→ What you have to do
Leaving out every picture, output the records below exactly as they are.

Segment Open

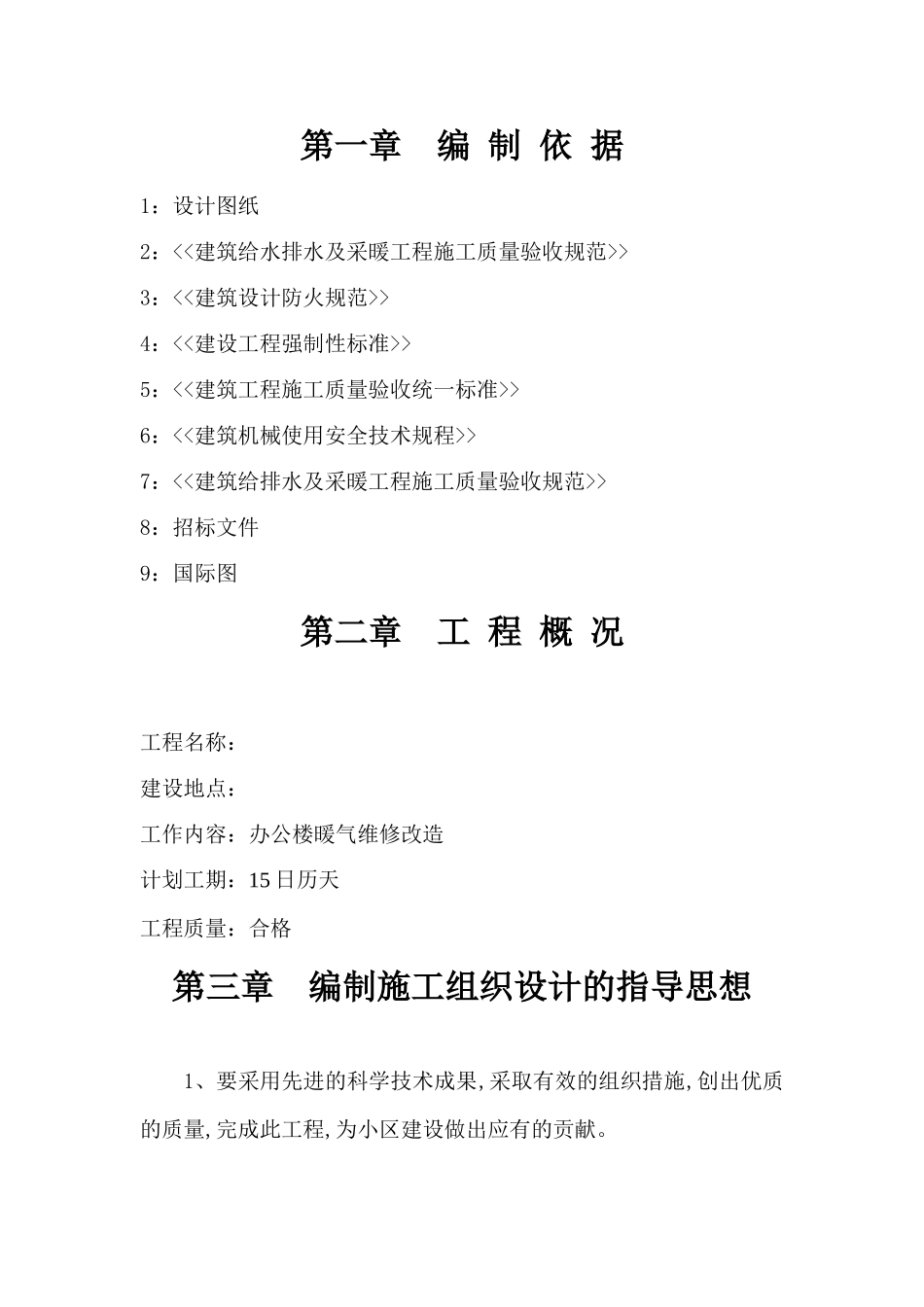 第一章　编 制 依 据

1：设计图纸

2：<<建筑给水排水及采暖工程施工质量验收规范>>

3：<<建筑设计防火规范>>

4：<<建设工程强制性标准>>

5：<<建筑工程施工质量验收统一标准>>

6：<<建筑机械使用安全技术规程>>

7：<<建筑给排水及采暖工程施工质量验收规范>>

8：招标文件

9：国际图

第二章　工 程 概 况

工程名称：

建设地点：

工作内容：办公楼暖气维修改造

计划工期：15日历天

工程质量：合格

第三章　编制施工组织设计的指导思想

1、要采用先进的科学技术成果,采取有效的组织措施,创出优质的质量,完成此工程,为小区建设做出应有的贡献。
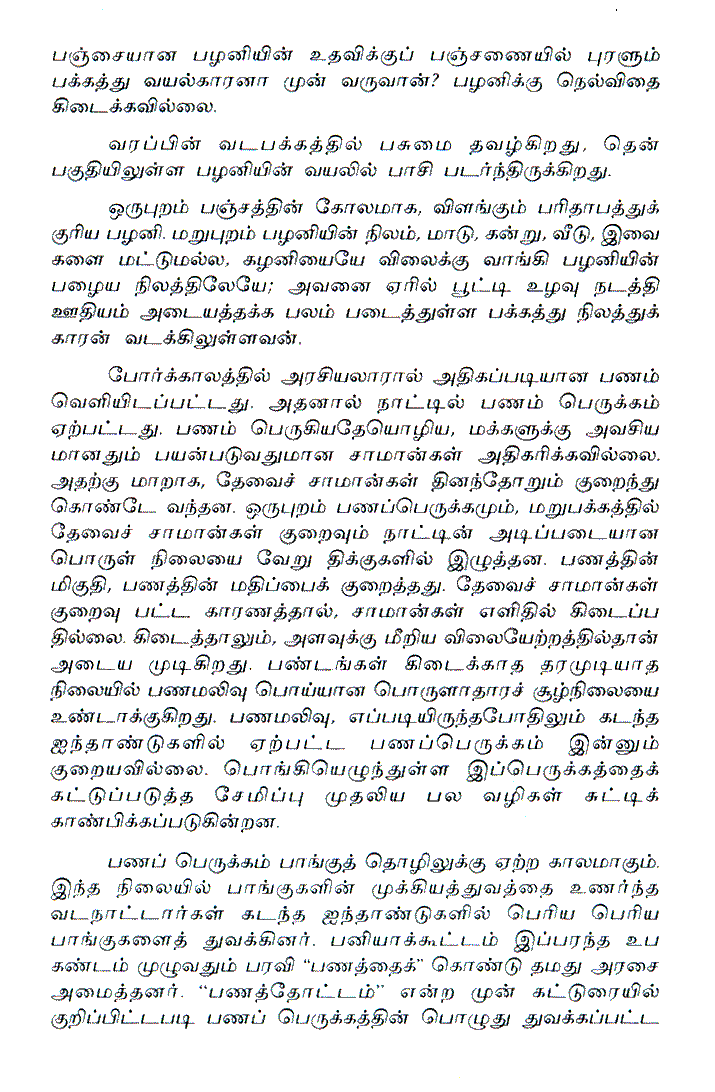 பஞ்சையான பழனியின் உதவிக்குப் பஞ்சணையில் புரளும் பக்கத்து வயல்காரனா முன் வருவான்? பழனிக்கு நெல்விதை கிடைக்கவில்லை.

வரப்பின் வடபக்கத்தில் பசுமை தவழ்கிறது, தென் பகுதியிலுள்ள பழனியின் வயலில் பாசி படர்ந்திருக்கிறது.

ஒருபுறம் பஞ்சத்தின் கோலமாக, விளங்கும் பரிதாபத்துக் குரிய பழனி. மறுபுறம் பழனியின் நிலம், மாடு, கன்று, வீடு, இவை களை மட்டுமல்ல, கழனியையே விலைக்கு வாங்கி பழனியின் பழைய நிலத்திலேயே; அவனை ஏரில் பூட்டி உழவு நடத்தி ஊதியம் அடையத்தக்க பலம் படைத்துள்ள பக்கத்து நிலத்துக் காரன் வடக்கிலுள்ளவன்.

போர்க்காலத்தில் அரசியலாரால் அதிகப்படியான பணம் வெளியிடப்பட்டது. அதனால் நாட்டில் பணம் பெருக்கம் ஏற்பட்டது. பணம் பெருகியதேயொழிய, மக்களுக்கு அவசிய மானதும் பயன்படுவதுமான சாமான்கள் அதிகரிக்கவில்லை. அதற்கு மாறாக, தேவைச் சாமான்கள் தினந்தோறும் குறைந்து கொண்டே வந்தன. ஒருபுறம் பணப்பெருக்கமும், மறுபக்கத்தில் தேவைச் சாமான்கள் குறைவும் நாட்டின் அடிப்படையான பொருள் நிலையை வேறு திக்குகளில் இழுத்தன. பணத்தின் மிகுதி, பணத்தின் மதிப்பைக் குறைத்தது. தேவைச் சாமான்கள் குறைவு பட்ட காரணத்தால், சாமான்கள் எளிதில் கிடைப்ப தில்லை. கிடைத்தாலும், அளவுக்கு மீறிய விலையேற்றத்தில்தான் அடைய முடிகிறது. பண்டங்கள் கிடைக்காத தரமுடியாத நிலையில் பணமலிவு பொய்யான பொருளாதாரச் சூழ்நிலையை உண்டாக்குகிறது. பணமலிவு, எப்படியிருந்தபோதிலும் கடந்த ஐந்தாண்டுகளில் ஏற்பட்ட பணப்பெருக்கம் இன்னும் குறையவில்லை. பொங்கியெழுந்துள்ள இப்பெருக்கத்தைக் கட்டுப்படுத்த சேமிப்பு முதலிய பல வழிகள் சுட்டிக் காண்பிக்கப்படுகின்றன.

பணப் பெருக்கம் பாங்குத் தொழிலுக்கு ஏற்ற காலமாகும். இந்த நிலையில் பாங்குகளின் முக்கியத்துவத்தை உணர்ந்த வடநாட்டார்கள் கடந்த ஐந்தாண்டுகளில் பெரிய பெரிய பாங்குகளைத் துவக்கினர். பனியாக்கூட்டம் இப்பரந்த உப கண்டம் முழுவதும் பரவி "பணத்தைக்" கொண்டு தமது அரசை அமைத்தனர். "பணத்தோட்டம்" என்ற முன் கட்டுரையில் குறிப்பிட்டபடி பணப் பெருக்கத்தின் பொழுது துவக்கப்பட்ட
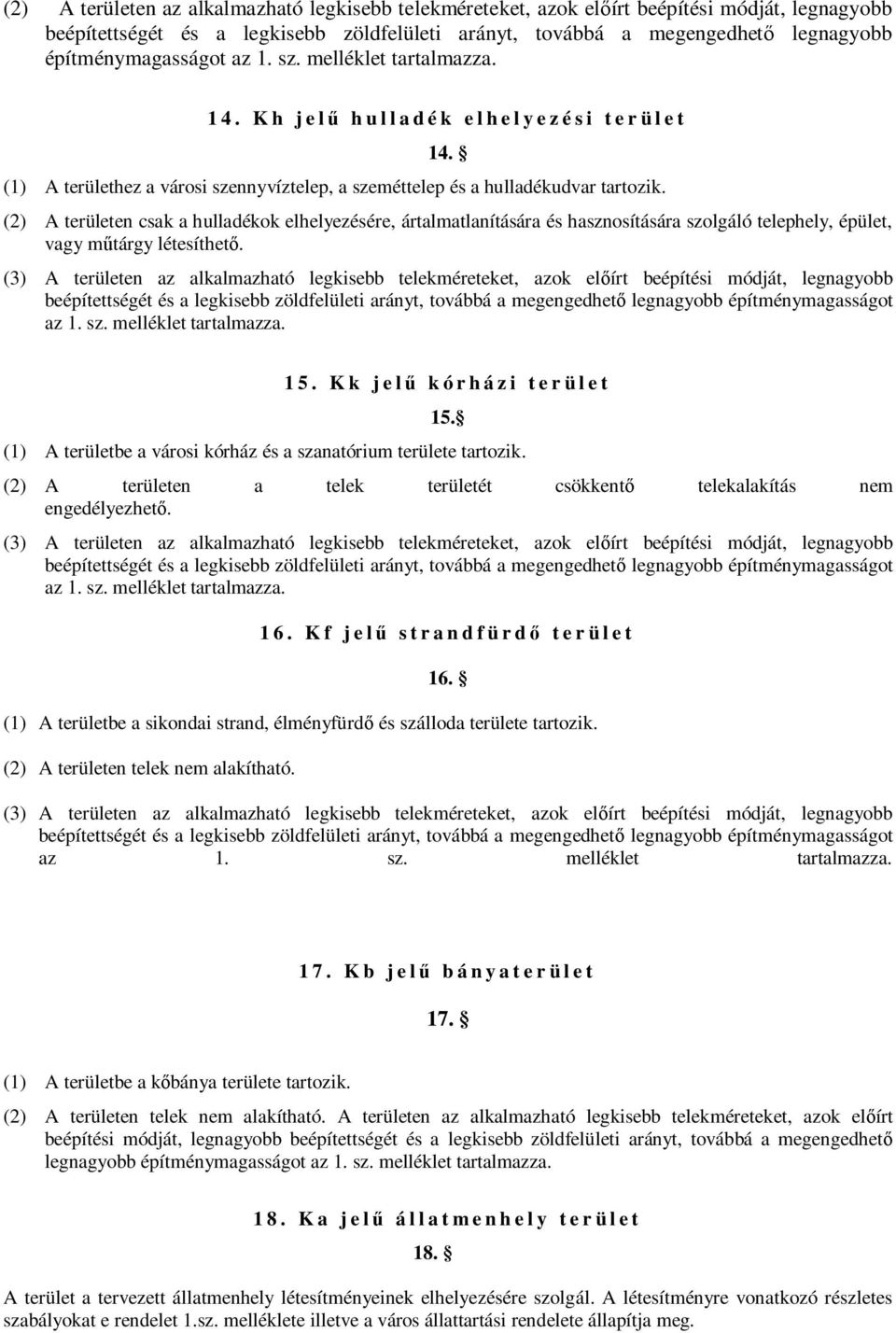 (2) A területen az alkalmazható legkisebb telekméreteket, azok előírt beépítési módját, legnagyobb beépítettségét és a legkisebb zöldfelületi arányt, továbbá a megengedhető legnagyobb építménymagasságot az 1. sz. melléklet tartalmazza.

14. Kh jelű hulladék elhelyezési terület

14. §

(1) A területhez a városi szennyvíztelep, a szeméttelep és a hulladékudvar tartozik.

(2) A területen csak a hulladékok elhelyezésére, ártalmatlanítására és hasznosítására szolgáló telephely, épület, vagy műtárgy létesíthető.

(3) A területen az alkalmazható legkisebb telekméreteket, azok előírt beépítési módját, legnagyobb beépítettségét és a legkisebb zöldfelületi arányt, továbbá a megengedhető legnagyobb építménymagasságot az 1. sz. melléklet tartalmazza.

15. Kk jelű kórházi terület

15.§

(1) A területbe a városi kórház és a szanatórium területe tartozik.

(2) A területen a telek területét csökkentő telekalakítás nem engedélyezhető.

(3) A területen az alkalmazható legkisebb telekméreteket, azok előírt beépítési módját, legnagyobb beépítettségét és a legkisebb zöldfelületi arányt, továbbá a megengedhető legnagyobb építménymagasságot az 1. sz. melléklet tartalmazza.

16. Kf jelű strandfürdő terület

16. §

(1) A területbe a sikondai strand, élményfürdő és szálloda területe tartozik.

(2) A területen telek nem alakítható.

(3) A területen az alkalmazható legkisebb telekméreteket, azok előírt beépítési módját, legnagyobb beépítettségét és a legkisebb zöldfelületi arányt, továbbá a megengedhető legnagyobb építménymagasságot az 1. sz. melléklet tartalmazza.

17. Kb jelű bányaterület

17. §

(1) A területbe a kőbánya területe tartozik.

(2) A területen telek nem alakítható. A területen az alkalmazható legkisebb telekméreteket, azok előírt beépítési módját, legnagyobb beépítettségét és a legkisebb zöldfelületi arányt, továbbá a megengedhető legnagyobb építménymagasságot az 1. sz. melléklet tartalmazza.

18. Ka jelű állatmenhely terület

18. §

A terület a tervezett állatmenhely létesítményeinek elhelyezésére szolgál. A létesítményre vonatkozó részletes szabályokat e rendelet 1.sz. melléklete illetve a város állattartási rendelete állapítja meg.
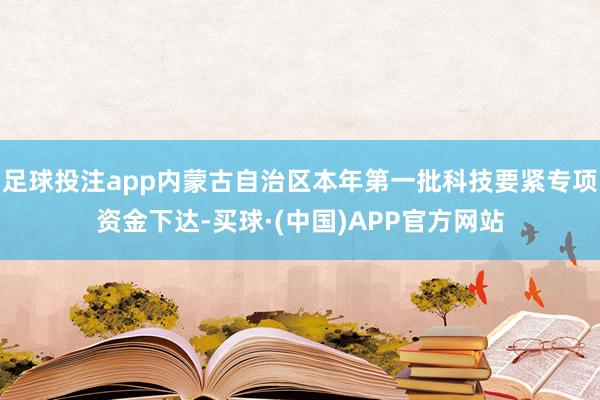 足球投注app内蒙古自治区本年第一批科技要紧专项资金下达-买球·(中国)APP官方网站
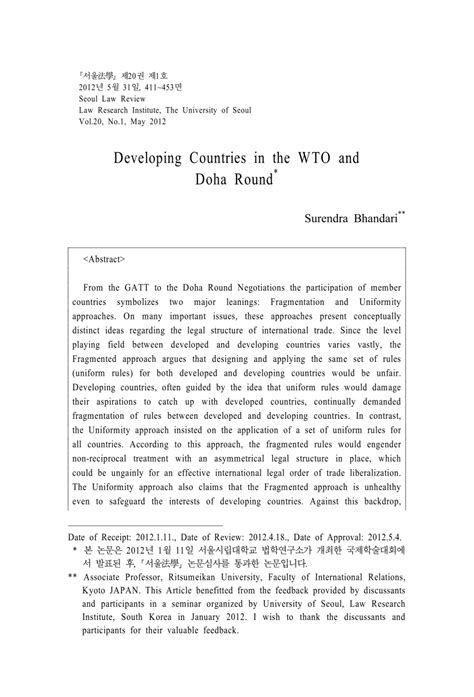 『서울法學』 제20권 제1호
2012년 5월 31일, 411~453면
Seoul Law Review
Law Research Institute, The University of Seoul
Vol.20, No.1, May 2012

Developing Countries in the WTO and Doha Round*

Surendra Bhandari**

<Abstract>

From the GATT to the Doha Round Negotiations the participation of member countries symbolizes two major leanings: Fragmentation and Uniformity approaches. On many important issues, these approaches present conceptually distinct ideas regarding the legal structure of international trade. Since the level playing field between developed and developing countries varies vastly, the Fragmented approach argues that designing and applying the same set of rules (uniform rules) for both developed and developing countries would be unfair. Developing countries, often guided by the idea that uniform rules would damage their aspirations to catch up with developed countries, continually demanded fragmentation of rules between developed and developing countries. In contrast, the Uniformity approach insisted on the application of a set of uniform rules for all countries. According to this approach, the fragmented rules would engender non-reciprocal treatment with an asymmetrical legal structure in place, which could be ungainly for an effective international legal order of trade liberalization. The Uniformity approach also claims that the Fragmented approach is unhealthy even to safeguard the interests of developing countries. Against this backdrop,

Date of Receipt: 2012.1.11., Date of Review: 2012.4.18., Date of Approval: 2012.5.4.
* 본 논문은 2012년 1월 11일 서울시립대학교 법학연구소가 개최한 국제학술대회에서 발표된 후, 『서울法學』 논문심사를 통과한 논문입니다.
** Associate Professor, Ritsumeikan University, Faculty of International Relations, Kyoto JAPAN. This Article benefitted from the feedback provided by discussants and participants in a seminar organized by University of Seoul, Law Research Institute, South Korea in January 2012. I wish to thank the discussants and participants for their valuable feedback.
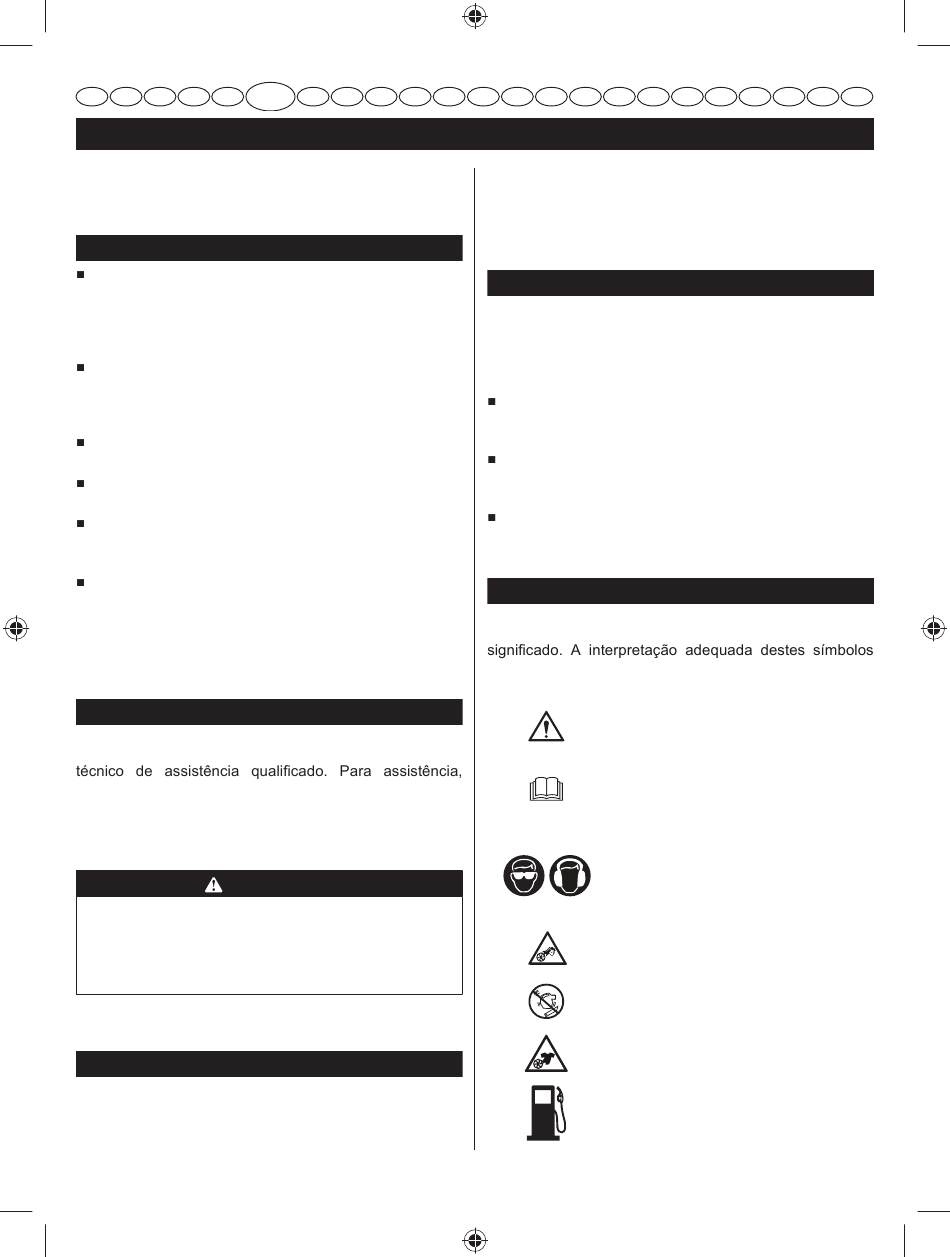 técnico de assistência qualificado. Para assistência,

significado. A interpretação adequada destes símbolos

Segment Closed

→ Reply
 第一章　编 制 依 据

1：设计图纸

2：<<建筑给水排水及采暖工程施工质量验收规范>>

3：<<建筑设计防火规范>>

4：<<建设工程强制性标准>>

5：<<建筑工程施工质量验收统一标准>>

6：<<建筑机械使用安全技术规程>>

7：<<建筑给排水及采暖工程施工质量验收规范>>

8：招标文件

9：国际图

第二章　工 程 概 况

工程名称：

建设地点：

工作内容：办公楼暖气维修改造

计划工期：15日历天

工程质量：合格

第三章　编制施工组织设计的指导思想

1、要采用先进的科学技术成果,采取有效的组织措施,创出优质的质量,完成此工程,为小区建设做出应有的贡献。
 பஞ்சையான பழனியின் உதவிக்குப் பஞ்சணையில் புரளும் பக்கத்து வயல்காரனா முன் வருவான்? பழனிக்கு நெல்விதை கிடைக்கவில்லை.

வரப்பின் வடபக்கத்தில் பசுமை தவழ்கிறது, தென் பகுதியிலுள்ள பழனியின் வயலில் பாசி படர்ந்திருக்கிறது.

ஒருபுறம் பஞ்சத்தின் கோலமாக, விளங்கும் பரிதாபத்துக் குரிய பழனி. மறுபுறம் பழனியின் நிலம், மாடு, கன்று, வீடு, இவை களை மட்டுமல்ல, கழனியையே விலைக்கு வாங்கி பழனியின் பழைய நிலத்திலேயே; அவனை ஏரில் பூட்டி உழவு நடத்தி ஊதியம் அடையத்தக்க பலம் படைத்துள்ள பக்கத்து நிலத்துக் காரன் வடக்கிலுள்ளவன்.

போர்க்காலத்தில் அரசியலாரால் அதிகப்படியான பணம் வெளியிடப்பட்டது. அதனால் நாட்டில் பணம் பெருக்கம் ஏற்பட்டது. பணம் பெருகியதேயொழிய, மக்களுக்கு அவசிய மானதும் பயன்படுவதுமான சாமான்கள் அதிகரிக்கவில்லை. அதற்கு மாறாக, தேவைச் சாமான்கள் தினந்தோறும் குறைந்து கொண்டே வந்தன. ஒருபுறம் பணப்பெருக்கமும், மறுபக்கத்தில் தேவைச் சாமான்கள் குறைவும் நாட்டின் அடிப்படையான பொருள் நிலையை வேறு திக்குகளில் இழுத்தன. பணத்தின் மிகுதி, பணத்தின் மதிப்பைக் குறைத்தது. தேவைச் சாமான்கள் குறைவு பட்ட காரணத்தால், சாமான்கள் எளிதில் கிடைப்ப தில்லை. கிடைத்தாலும், அளவுக்கு மீறிய விலையேற்றத்தில்தான் அடைய முடிகிறது. பண்டங்கள் கிடைக்காத தரமுடியாத நிலையில் பணமலிவு பொய்யான பொருளாதாரச் சூழ்நிலையை உண்டாக்குகிறது. பணமலிவு, எப்படியிருந்தபோதிலும் கடந்த ஐந்தாண்டுகளில் ஏற்பட்ட பணப்பெருக்கம் இன்னும் குறையவில்லை. பொங்கியெழுந்துள்ள இப்பெருக்கத்தைக் கட்டுப்படுத்த சேமிப்பு முதலிய பல வழிகள் சுட்டிக் காண்பிக்கப்படுகின்றன.

பணப் பெருக்கம் பாங்குத் தொழிலுக்கு ஏற்ற காலமாகும். இந்த நிலையில் பாங்குகளின் முக்கியத்துவத்தை உணர்ந்த வடநாட்டார்கள் கடந்த ஐந்தாண்டுகளில் பெரிய பெரிய பாங்குகளைத் துவக்கினர். பனியாக்கூட்டம் இப்பரந்த உப கண்டம் முழுவதும் பரவி "பணத்தைக்" கொண்டு தமது அரசை அமைத்தனர். "பணத்தோட்டம்" என்ற முன் கட்டுரையில் குறிப்பிட்டபடி பணப் பெருக்கத்தின் பொழுது துவக்கப்பட்ட
 (2) A területen az alkalmazható legkisebb telekméreteket, azok előírt beépítési módját, legnagyobb beépítettségét és a legkisebb zöldfelületi arányt, továbbá a megengedhető legnagyobb építménymagasságot az 1. sz. melléklet tartalmazza.

14. Kh jelű hulladék elhelyezési terület

14. §

(1) A területhez a városi szennyvíztelep, a szeméttelep és a hulladékudvar tartozik.

(2) A területen csak a hulladékok elhelyezésére, ártalmatlanítására és hasznosítására szolgáló telephely, épület, vagy műtárgy létesíthető.

(3) A területen az alkalmazható legkisebb telekméreteket, azok előírt beépítési módját, legnagyobb beépítettségét és a legkisebb zöldfelületi arányt, továbbá a megengedhető legnagyobb építménymagasságot az 1. sz. melléklet tartalmazza.

15. Kk jelű kórházi terület

15.§

(1) A területbe a városi kórház és a szanatórium területe tartozik.

(2) A területen a telek területét csökkentő telekalakítás nem engedélyezhető.

(3) A területen az alkalmazható legkisebb telekméreteket, azok előírt beépítési módját, legnagyobb beépítettségét és a legkisebb zöldfelületi arányt, továbbá a megengedhető legnagyobb építménymagasságot az 1. sz. melléklet tartalmazza.

16. Kf jelű strandfürdő terület

16. §

(1) A területbe a sikondai strand, élményfürdő és szálloda területe tartozik.

(2) A területen telek nem alakítható.

(3) A területen az alkalmazható legkisebb telekméreteket, azok előírt beépítési módját, legnagyobb beépítettségét és a legkisebb zöldfelületi arányt, továbbá a megengedhető legnagyobb építménymagasságot az 1. sz. melléklet tartalmazza.

17. Kb jelű bányaterület

17. §

(1) A területbe a kőbánya területe tartozik.

(2) A területen telek nem alakítható. A területen az alkalmazható legkisebb telekméreteket, azok előírt beépítési módját, legnagyobb beépítettségét és a legkisebb zöldfelületi arányt, továbbá a megengedhető legnagyobb építménymagasságot az 1. sz. melléklet tartalmazza.

18. Ka jelű állatmenhely terület

18. §

A terület a tervezett állatmenhely létesítményeinek elhelyezésére szolgál. A létesítményre vonatkozó részletes szabályokat e rendelet 1.sz. melléklete illetve a város állattartási rendelete állapítja meg.
 足球投注app内蒙古自治区本年第一批科技要紧专项资金下达-买球·(中国)APP官方网站
 『서울法學』 제20권 제1호
2012년 5월 31일, 411~453면
Seoul Law Review
Law Research Institute, The University of Seoul
Vol.20, No.1, May 2012

Developing Countries in the WTO and Doha Round*

Surendra Bhandari**

<Abstract>

From the GATT to the Doha Round Negotiations the participation of member countries symbolizes two major leanings: Fragmentation and Uniformity approaches. On many important issues, these approaches present conceptually distinct ideas regarding the legal structure of international trade. Since the level playing field between developed and developing countries varies vastly, the Fragmented approach argues that designing and applying the same set of rules (uniform rules) for both developed and developing countries would be unfair. Developing countries, often guided by the idea that uniform rules would damage their aspirations to catch up with developed countries, continually demanded fragmentation of rules between developed and developing countries. In contrast, the Uniformity approach insisted on the application of a set of uniform rules for all countries. According to this approach, the fragmented rules would engender non-reciprocal treatment with an asymmetrical legal structure in place, which could be ungainly for an effective international legal order of trade liberalization. The Uniformity approach also claims that the Fragmented approach is unhealthy even to safeguard the interests of developing countries. Against this backdrop,

Date of Receipt: 2012.1.11., Date of Review: 2012.4.18., Date of Approval: 2012.5.4.
* 본 논문은 2012년 1월 11일 서울시립대학교 법학연구소가 개최한 국제학술대회에서 발표된 후, 『서울法學』 논문심사를 통과한 논문입니다.
** Associate Professor, Ritsumeikan University, Faculty of International Relations, Kyoto JAPAN. This Article benefitted from the feedback provided by discussants and participants in a seminar organized by University of Seoul, Law Research Institute, South Korea in January 2012. I wish to thank the discussants and participants for their valuable feedback.
 técnico de assistência qualificado. Para assistência,

significado. A interpretação adequada destes símbolos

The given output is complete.